= Data =
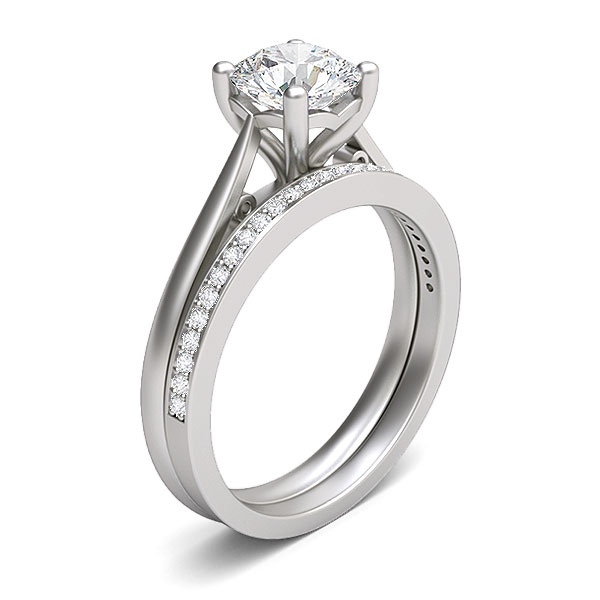 Zakia in 18k White Gold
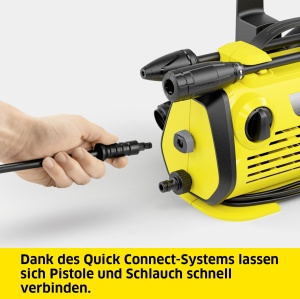 Aparat de curatat cu inalta presiune Karcher K 3 Horizontal Plus presiune max 120 bari debit 380 lh capacitate suprafata 25 m2h greutate 48 kg furtun  - Img 6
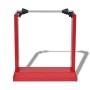 Soporte de equilibrio de la rueda de la motocicleta profesional rojo de vidaXL, Equipo & Herramientas de Taller - Ref: Foro24...
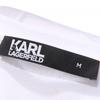 Karl Lagerfeld Мужская футболка с коротким рукавом и круглым вырезом, с принтом в виде мультяшного узора, Белый 75507053225010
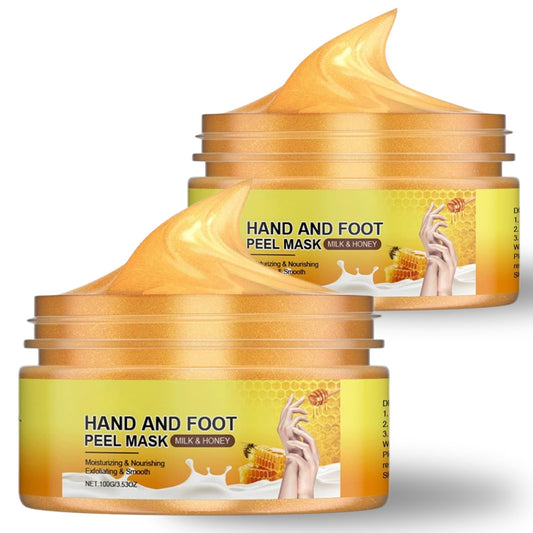 IZBEAUVO Hand And Foot Peel Mask Honey for Cracked Heels and Dry Skin Deep Moisturizing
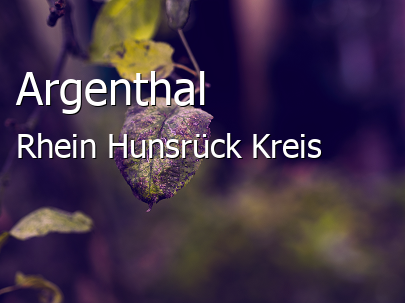 Argenthal Rhein-Hunsrück-Kreis Argenthal Großes Dorf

= What is being asked =
When you retype the data above, match every line exactly and leave the pictures behind.

= Completed task =
 Zakia in 18k White Gold
 Aparat de curatat cu inalta presiune Karcher K 3 Horizontal Plus presiune max 120 bari debit 380 lh capacitate suprafata 25 m2h greutate 48 kg furtun  - Img 6
 Soporte de equilibrio de la rueda de la motocicleta profesional rojo de vidaXL, Equipo & Herramientas de Taller - Ref: Foro24...
 Karl Lagerfeld Мужская футболка с коротким рукавом и круглым вырезом, с принтом в виде мультяшного узора, Белый 75507053225010
 IZBEAUVO Hand And Foot Peel Mask Honey for Cracked Heels and Dry Skin Deep Moisturizing
 Argenthal Rhein-Hunsrück-Kreis Argenthal Großes Dorf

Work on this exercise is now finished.